(Assignment):
Copying rule for the data below: pictures stay out, and only the lines from the one with "Relojes de pulsera: ANTIGUO" down to the one with "Осетийн Бесланы бүслэлтийн", inclusive, are repeated exactly.

(Information shown):

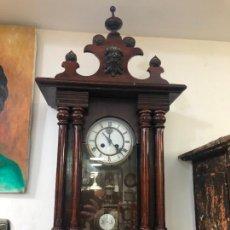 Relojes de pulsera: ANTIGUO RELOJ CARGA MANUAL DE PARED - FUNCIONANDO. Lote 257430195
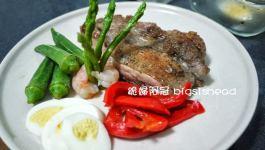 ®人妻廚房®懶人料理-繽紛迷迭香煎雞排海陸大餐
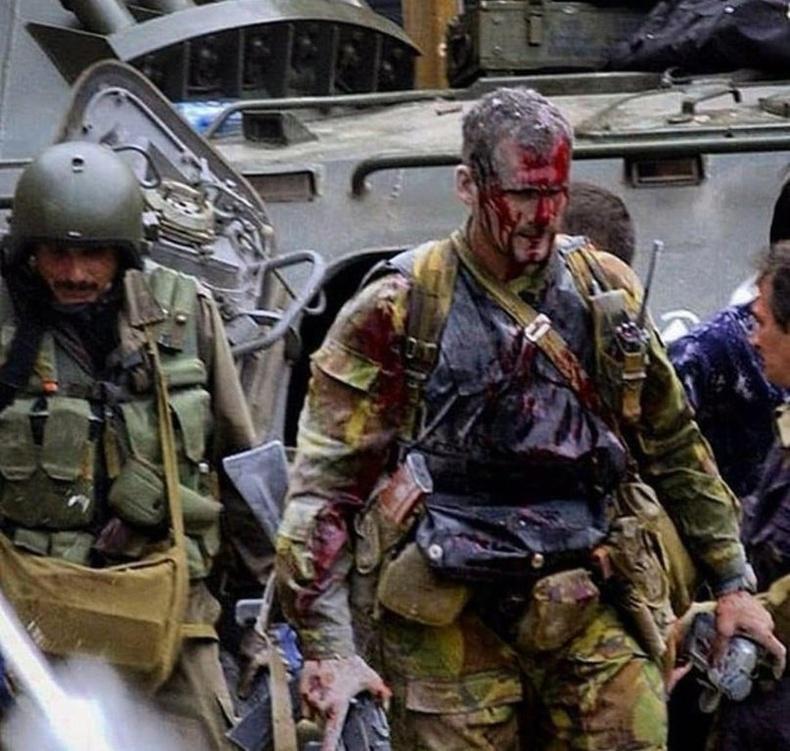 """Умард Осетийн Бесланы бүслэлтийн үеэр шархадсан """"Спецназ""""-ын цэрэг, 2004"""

---

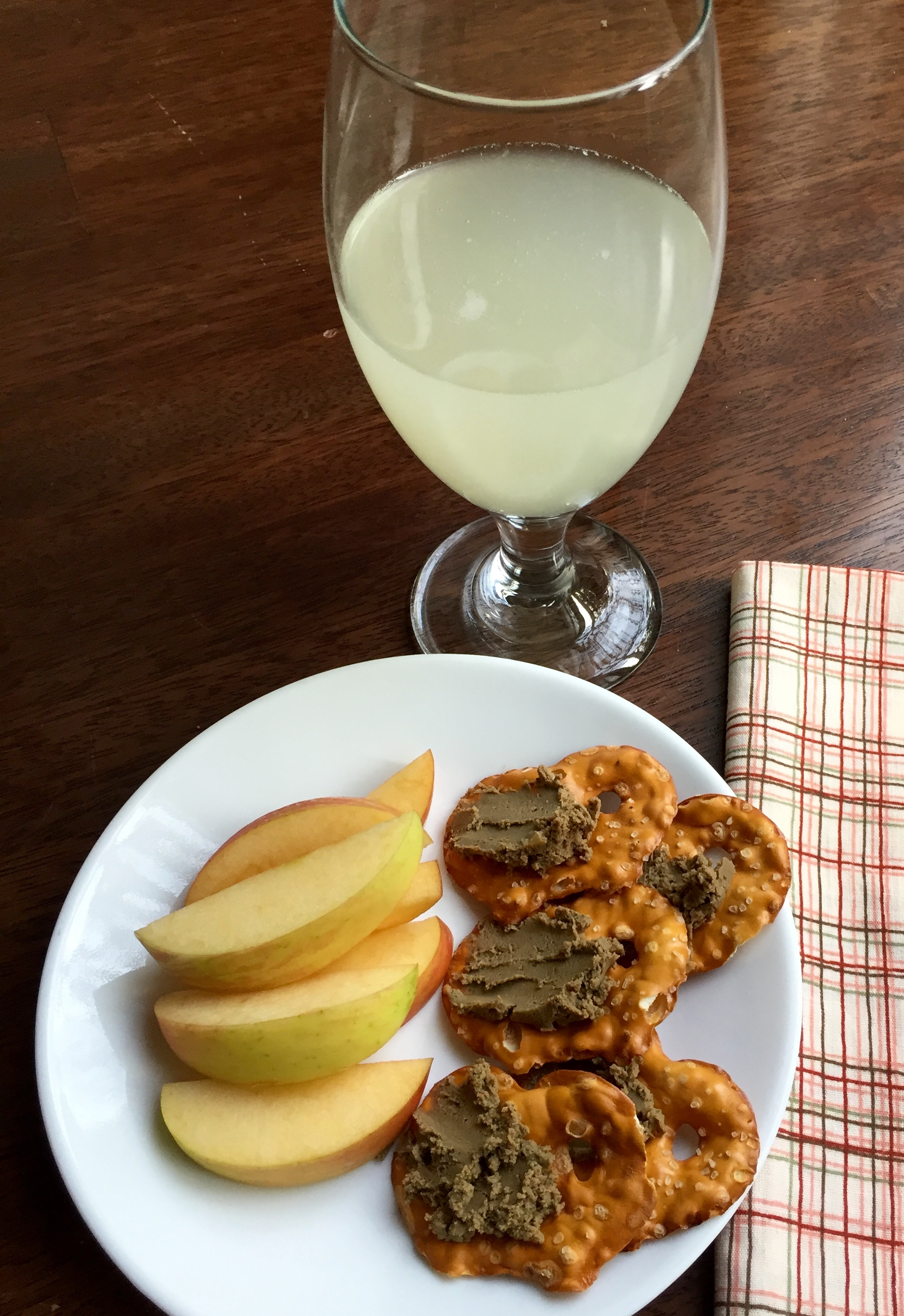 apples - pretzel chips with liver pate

(Your response):
 Relojes de pulsera: ANTIGUO RELOJ CARGA MANUAL DE PARED - FUNCIONANDO. Lote 257430195
 ®人妻廚房®懶人料理-繽紛迷迭香煎雞排海陸大餐
 """Умард Осетийн Бесланы бүслэлтийн үеэр шархадсан """"Спецназ""""-ын цэрэг, 2004"""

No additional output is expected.